**TASK TO COMPLETE:** Copy every line of the material below word for word.

**WORKING DATA:**
'''

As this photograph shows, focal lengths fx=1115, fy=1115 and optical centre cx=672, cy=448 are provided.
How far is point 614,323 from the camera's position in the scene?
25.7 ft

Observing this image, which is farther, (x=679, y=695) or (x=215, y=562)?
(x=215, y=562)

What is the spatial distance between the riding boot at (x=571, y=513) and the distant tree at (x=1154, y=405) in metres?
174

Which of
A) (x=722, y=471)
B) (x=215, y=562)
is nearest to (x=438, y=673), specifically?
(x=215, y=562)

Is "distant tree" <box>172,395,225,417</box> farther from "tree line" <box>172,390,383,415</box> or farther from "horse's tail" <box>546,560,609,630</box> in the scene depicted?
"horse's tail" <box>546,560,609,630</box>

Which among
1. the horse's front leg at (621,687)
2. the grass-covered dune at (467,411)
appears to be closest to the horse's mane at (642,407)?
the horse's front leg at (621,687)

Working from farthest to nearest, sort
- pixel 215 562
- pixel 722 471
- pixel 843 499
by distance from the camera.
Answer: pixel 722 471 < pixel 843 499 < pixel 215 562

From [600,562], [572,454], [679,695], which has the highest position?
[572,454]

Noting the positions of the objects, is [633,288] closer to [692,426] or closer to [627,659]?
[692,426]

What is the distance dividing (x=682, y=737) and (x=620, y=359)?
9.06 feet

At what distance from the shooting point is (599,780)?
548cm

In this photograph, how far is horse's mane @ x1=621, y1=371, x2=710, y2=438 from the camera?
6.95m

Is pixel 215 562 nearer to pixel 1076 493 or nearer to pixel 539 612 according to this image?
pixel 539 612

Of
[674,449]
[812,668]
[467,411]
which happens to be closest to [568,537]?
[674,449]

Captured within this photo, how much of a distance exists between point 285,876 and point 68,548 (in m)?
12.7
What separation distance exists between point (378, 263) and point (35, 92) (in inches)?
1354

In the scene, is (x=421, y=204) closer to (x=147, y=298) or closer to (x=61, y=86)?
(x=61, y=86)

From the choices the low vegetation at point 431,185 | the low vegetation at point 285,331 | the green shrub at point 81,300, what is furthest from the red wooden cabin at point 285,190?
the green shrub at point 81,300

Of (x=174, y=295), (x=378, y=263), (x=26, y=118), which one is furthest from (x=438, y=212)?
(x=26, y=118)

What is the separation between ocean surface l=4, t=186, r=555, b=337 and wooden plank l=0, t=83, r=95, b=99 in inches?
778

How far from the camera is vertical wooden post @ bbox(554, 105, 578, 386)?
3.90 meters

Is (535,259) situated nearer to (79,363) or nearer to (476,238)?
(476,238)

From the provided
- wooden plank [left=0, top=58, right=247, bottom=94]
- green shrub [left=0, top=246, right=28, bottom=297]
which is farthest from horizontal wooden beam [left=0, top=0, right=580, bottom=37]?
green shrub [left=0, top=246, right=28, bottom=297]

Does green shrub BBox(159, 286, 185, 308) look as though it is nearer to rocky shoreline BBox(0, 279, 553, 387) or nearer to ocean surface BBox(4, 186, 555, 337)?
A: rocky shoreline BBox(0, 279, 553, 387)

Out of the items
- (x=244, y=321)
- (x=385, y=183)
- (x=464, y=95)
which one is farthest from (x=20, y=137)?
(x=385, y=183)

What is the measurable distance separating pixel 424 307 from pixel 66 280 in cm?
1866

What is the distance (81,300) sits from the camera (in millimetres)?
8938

'''

**REPLY TO THE TASK:**
As this photograph shows, focal lengths fx=1115, fy=1115 and optical centre cx=672, cy=448 are provided.
How far is point 614,323 from the camera's position in the scene?
25.7 ft

Observing this image, which is farther, (x=679, y=695) or (x=215, y=562)?
(x=215, y=562)

What is the spatial distance between the riding boot at (x=571, y=513) and the distant tree at (x=1154, y=405) in metres?
174

Which of
A) (x=722, y=471)
B) (x=215, y=562)
is nearest to (x=438, y=673), specifically?
(x=215, y=562)

Is "distant tree" <box>172,395,225,417</box> farther from "tree line" <box>172,390,383,415</box> or farther from "horse's tail" <box>546,560,609,630</box> in the scene depicted?
"horse's tail" <box>546,560,609,630</box>

Which among
1. the horse's front leg at (621,687)
2. the grass-covered dune at (467,411)
appears to be closest to the horse's mane at (642,407)?
the horse's front leg at (621,687)

Working from farthest to nearest, sort
- pixel 215 562
- pixel 722 471
- pixel 843 499
by distance from the camera.
Answer: pixel 722 471 < pixel 843 499 < pixel 215 562

From [600,562], [572,454], [679,695], which has the highest position?
[572,454]

Noting the positions of the objects, is [633,288] closer to [692,426] or closer to [627,659]?
[692,426]

What is the distance dividing (x=682, y=737) and (x=620, y=359)?
9.06 feet

At what distance from the shooting point is (599,780)?
548cm

In this photograph, how far is horse's mane @ x1=621, y1=371, x2=710, y2=438 from the camera?
6.95m

Is pixel 215 562 nearer to pixel 1076 493 or nearer to pixel 539 612 according to this image?
pixel 539 612

Of
[674,449]
[812,668]
[467,411]
which happens to be closest to [568,537]?
[674,449]

Captured within this photo, how much of a distance exists between point 285,876 and point 68,548 (in m)?
12.7
What separation distance exists between point (378, 263) and point (35, 92) (in inches)?
1354

In the scene, is (x=421, y=204) closer to (x=147, y=298) or closer to (x=61, y=86)?
(x=61, y=86)

From the choices the low vegetation at point 431,185 | the low vegetation at point 285,331 | the green shrub at point 81,300, what is furthest from the red wooden cabin at point 285,190?
the green shrub at point 81,300

Of (x=174, y=295), (x=378, y=263), (x=26, y=118), which one is furthest from (x=438, y=212)?
(x=26, y=118)

What is the separation between ocean surface l=4, t=186, r=555, b=337 and wooden plank l=0, t=83, r=95, b=99 in inches?
778

How far from the camera is vertical wooden post @ bbox(554, 105, 578, 386)?
3.90 meters

Is (535,259) situated nearer to (79,363) or nearer to (476,238)?
(476,238)

From the provided
- wooden plank [left=0, top=58, right=247, bottom=94]
- green shrub [left=0, top=246, right=28, bottom=297]
which is farthest from horizontal wooden beam [left=0, top=0, right=580, bottom=37]?
green shrub [left=0, top=246, right=28, bottom=297]

Does green shrub BBox(159, 286, 185, 308) look as though it is nearer to rocky shoreline BBox(0, 279, 553, 387) or nearer to ocean surface BBox(4, 186, 555, 337)?
A: rocky shoreline BBox(0, 279, 553, 387)

Out of the items
- (x=244, y=321)
- (x=385, y=183)
- (x=464, y=95)
which one is farthest from (x=20, y=137)?
(x=385, y=183)

What is the measurable distance separating pixel 424 307 from pixel 66 280 in cm?
1866

What is the distance (81,300) sits from the camera (in millimetres)?
8938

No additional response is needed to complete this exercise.